[[ GIVEN RECORDS, beginning ]]
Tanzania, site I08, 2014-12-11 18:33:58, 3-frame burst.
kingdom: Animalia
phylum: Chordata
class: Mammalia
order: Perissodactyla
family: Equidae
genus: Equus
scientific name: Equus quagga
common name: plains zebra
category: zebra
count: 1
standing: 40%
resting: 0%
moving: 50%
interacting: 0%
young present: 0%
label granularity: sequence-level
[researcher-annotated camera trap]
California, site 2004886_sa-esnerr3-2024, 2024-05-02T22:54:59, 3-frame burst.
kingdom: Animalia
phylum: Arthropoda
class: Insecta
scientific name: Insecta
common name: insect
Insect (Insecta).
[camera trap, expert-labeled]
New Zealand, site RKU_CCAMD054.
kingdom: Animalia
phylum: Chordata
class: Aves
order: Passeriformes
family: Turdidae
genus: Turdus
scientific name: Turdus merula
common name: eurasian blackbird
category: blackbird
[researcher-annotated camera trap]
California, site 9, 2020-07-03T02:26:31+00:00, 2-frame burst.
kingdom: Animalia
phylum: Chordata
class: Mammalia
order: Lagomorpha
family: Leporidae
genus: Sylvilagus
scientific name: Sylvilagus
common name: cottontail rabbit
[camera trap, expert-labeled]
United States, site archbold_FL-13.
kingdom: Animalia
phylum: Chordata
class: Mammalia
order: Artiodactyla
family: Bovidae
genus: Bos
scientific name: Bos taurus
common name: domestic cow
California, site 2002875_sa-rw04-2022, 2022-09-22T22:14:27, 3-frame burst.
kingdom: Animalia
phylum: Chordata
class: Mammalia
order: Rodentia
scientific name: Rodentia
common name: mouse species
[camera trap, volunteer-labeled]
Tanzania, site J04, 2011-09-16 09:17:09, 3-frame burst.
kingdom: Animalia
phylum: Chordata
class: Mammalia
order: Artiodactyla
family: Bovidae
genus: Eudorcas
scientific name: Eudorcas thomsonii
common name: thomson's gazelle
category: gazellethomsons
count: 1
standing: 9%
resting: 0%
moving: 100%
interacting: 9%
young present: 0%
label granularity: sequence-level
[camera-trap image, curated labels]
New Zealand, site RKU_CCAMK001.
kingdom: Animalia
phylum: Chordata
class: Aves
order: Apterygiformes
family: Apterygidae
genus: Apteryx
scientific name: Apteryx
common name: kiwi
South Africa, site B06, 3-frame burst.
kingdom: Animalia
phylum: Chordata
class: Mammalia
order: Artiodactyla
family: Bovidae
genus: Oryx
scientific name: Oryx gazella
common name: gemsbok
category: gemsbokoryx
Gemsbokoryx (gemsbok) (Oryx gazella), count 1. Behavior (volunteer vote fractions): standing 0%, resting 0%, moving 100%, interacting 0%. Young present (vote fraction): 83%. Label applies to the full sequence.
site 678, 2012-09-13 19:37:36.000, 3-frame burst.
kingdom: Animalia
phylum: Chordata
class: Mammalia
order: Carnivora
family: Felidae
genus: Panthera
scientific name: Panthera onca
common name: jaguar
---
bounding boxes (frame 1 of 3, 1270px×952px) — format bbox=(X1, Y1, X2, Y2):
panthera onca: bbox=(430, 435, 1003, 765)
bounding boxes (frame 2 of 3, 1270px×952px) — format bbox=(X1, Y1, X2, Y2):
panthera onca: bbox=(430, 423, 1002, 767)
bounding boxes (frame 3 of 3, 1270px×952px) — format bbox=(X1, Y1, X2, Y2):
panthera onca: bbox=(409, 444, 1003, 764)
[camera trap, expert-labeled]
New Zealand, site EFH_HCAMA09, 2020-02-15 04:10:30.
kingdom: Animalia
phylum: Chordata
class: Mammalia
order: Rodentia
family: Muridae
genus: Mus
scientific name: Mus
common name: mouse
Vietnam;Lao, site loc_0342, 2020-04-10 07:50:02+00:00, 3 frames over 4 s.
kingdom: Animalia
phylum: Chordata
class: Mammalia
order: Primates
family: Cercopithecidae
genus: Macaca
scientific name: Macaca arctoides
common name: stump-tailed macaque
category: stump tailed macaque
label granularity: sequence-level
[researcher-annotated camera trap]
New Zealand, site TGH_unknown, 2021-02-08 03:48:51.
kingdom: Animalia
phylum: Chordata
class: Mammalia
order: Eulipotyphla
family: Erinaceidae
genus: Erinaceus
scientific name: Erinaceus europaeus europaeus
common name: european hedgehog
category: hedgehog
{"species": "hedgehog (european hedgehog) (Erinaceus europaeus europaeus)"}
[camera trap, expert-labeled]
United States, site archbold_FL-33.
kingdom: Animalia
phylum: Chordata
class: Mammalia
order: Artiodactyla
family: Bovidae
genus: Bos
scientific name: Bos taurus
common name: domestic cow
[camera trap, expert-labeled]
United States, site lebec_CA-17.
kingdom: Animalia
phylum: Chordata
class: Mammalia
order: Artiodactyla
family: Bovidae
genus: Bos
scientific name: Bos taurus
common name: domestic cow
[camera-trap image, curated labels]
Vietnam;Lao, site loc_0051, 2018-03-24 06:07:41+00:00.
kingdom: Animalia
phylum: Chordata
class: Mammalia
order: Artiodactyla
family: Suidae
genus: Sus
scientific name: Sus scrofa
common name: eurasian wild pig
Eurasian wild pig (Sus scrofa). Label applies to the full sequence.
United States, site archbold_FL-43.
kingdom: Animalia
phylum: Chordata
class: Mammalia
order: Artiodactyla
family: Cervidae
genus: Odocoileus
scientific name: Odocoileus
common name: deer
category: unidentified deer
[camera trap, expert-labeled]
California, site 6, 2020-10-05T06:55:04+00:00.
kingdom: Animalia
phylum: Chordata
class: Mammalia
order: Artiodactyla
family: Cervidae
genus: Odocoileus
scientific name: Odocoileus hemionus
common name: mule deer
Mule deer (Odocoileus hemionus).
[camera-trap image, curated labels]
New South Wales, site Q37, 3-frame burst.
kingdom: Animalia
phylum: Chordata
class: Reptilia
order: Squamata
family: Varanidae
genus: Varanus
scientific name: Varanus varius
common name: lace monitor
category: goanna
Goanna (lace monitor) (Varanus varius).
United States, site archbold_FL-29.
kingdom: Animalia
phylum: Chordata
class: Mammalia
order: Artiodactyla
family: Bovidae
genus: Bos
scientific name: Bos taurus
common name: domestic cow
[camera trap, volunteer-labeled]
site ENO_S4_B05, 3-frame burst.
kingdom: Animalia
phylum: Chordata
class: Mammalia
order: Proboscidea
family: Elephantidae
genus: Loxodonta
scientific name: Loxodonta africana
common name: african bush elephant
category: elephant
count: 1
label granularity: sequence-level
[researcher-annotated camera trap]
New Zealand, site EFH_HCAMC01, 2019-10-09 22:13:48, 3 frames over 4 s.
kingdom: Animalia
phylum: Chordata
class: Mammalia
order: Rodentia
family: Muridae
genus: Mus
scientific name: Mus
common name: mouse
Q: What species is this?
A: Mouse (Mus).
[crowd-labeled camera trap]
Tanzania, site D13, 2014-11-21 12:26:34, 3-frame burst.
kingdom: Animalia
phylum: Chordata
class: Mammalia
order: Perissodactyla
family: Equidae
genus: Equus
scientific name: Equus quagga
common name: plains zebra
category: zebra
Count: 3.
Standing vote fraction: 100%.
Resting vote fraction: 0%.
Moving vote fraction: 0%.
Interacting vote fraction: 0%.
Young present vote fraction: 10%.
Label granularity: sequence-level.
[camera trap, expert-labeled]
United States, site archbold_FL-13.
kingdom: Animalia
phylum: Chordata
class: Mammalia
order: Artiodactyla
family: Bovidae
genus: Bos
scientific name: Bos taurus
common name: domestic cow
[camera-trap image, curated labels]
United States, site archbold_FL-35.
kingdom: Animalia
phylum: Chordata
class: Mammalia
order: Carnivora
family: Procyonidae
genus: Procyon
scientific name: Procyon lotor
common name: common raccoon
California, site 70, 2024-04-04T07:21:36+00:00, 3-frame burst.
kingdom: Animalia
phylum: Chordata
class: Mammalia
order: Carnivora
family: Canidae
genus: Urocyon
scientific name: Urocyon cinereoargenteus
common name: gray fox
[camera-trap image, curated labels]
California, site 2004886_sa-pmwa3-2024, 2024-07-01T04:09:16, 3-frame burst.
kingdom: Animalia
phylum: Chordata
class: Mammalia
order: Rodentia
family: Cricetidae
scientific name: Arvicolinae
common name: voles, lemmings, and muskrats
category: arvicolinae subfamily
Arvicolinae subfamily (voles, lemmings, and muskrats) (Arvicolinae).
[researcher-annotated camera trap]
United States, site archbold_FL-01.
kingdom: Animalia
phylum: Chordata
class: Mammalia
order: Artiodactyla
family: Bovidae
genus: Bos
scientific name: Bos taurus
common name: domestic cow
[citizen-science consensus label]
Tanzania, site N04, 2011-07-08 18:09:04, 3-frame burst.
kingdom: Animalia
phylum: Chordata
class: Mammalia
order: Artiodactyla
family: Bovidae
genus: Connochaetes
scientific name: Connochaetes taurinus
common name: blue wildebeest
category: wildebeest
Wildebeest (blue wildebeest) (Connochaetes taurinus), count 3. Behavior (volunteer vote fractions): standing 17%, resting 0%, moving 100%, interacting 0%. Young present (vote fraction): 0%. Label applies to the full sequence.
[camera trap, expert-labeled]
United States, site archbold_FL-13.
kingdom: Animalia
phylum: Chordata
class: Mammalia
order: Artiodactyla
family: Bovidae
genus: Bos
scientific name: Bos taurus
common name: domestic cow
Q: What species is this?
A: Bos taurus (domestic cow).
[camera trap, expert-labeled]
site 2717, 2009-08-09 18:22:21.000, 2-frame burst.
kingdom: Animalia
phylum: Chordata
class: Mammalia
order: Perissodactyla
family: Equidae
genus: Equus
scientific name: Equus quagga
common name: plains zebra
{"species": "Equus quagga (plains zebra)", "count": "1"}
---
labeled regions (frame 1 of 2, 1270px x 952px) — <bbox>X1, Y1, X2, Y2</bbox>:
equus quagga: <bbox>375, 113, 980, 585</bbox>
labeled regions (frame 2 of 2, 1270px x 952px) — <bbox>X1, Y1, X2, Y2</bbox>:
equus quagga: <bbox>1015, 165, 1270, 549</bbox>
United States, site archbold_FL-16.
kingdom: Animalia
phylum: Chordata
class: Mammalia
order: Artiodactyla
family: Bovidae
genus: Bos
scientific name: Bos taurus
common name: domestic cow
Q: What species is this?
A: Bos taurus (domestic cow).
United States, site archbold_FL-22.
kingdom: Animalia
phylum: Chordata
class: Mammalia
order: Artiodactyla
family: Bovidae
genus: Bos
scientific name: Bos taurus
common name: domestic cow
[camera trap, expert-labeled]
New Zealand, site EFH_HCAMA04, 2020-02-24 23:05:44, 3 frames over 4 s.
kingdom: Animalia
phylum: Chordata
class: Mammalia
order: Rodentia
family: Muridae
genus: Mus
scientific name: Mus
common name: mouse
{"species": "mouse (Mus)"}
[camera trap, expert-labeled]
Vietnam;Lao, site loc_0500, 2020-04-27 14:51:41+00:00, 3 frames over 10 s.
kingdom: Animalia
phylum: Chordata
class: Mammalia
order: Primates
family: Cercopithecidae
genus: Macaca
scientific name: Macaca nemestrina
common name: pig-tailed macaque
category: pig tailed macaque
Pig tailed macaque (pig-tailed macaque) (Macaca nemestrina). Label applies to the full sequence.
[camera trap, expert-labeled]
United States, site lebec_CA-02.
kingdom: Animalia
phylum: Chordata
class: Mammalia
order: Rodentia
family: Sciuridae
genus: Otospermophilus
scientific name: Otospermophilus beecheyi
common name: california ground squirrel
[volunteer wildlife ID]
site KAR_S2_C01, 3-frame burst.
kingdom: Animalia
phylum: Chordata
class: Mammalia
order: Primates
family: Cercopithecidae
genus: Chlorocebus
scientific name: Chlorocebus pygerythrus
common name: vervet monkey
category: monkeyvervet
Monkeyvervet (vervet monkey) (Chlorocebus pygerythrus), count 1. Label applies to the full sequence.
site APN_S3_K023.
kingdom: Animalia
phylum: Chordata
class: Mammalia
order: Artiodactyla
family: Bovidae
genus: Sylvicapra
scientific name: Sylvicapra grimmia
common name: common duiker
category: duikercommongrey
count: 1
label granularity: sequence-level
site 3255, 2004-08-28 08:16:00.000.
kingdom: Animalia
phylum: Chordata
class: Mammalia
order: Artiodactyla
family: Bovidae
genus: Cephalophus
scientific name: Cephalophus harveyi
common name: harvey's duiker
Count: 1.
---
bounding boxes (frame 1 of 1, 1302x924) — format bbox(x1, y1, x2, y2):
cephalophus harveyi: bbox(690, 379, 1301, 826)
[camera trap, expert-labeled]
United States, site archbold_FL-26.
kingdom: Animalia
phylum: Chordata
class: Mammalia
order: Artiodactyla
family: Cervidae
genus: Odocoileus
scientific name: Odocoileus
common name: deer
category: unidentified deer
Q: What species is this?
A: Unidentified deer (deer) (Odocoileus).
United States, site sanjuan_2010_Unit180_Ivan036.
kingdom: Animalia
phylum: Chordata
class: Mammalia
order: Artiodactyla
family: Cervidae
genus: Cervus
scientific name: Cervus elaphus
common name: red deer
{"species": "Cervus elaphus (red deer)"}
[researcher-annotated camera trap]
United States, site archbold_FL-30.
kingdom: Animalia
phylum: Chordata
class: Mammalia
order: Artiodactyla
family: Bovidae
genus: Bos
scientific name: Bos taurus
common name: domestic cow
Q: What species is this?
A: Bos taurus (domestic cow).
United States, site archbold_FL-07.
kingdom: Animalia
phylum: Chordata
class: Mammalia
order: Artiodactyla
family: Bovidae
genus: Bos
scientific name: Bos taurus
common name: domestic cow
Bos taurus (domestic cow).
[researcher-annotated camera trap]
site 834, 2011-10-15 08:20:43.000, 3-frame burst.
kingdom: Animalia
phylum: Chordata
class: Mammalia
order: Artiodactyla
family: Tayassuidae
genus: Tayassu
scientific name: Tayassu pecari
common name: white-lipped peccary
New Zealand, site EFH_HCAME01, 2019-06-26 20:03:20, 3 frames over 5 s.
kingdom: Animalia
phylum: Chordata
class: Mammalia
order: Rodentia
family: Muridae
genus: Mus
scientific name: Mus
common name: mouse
[[ GIVEN RECORDS, end ]]
TASK DIRECTIONS: Look through the data above and return exactly the lines from the one that contains "order: Apterygiformes" to the one that contains "common name: gemsbok", inclusive, with nothing else.

ANSWER:
order: Apterygiformes
family: Apterygidae
genus: Apteryx
scientific name: Apteryx
common name: kiwi
South Africa, site B06, 3-frame burst.
kingdom: Animalia
phylum: Chordata
class: Mammalia
order: Artiodactyla
family: Bovidae
genus: Oryx
scientific name: Oryx gazella
common name: gemsbok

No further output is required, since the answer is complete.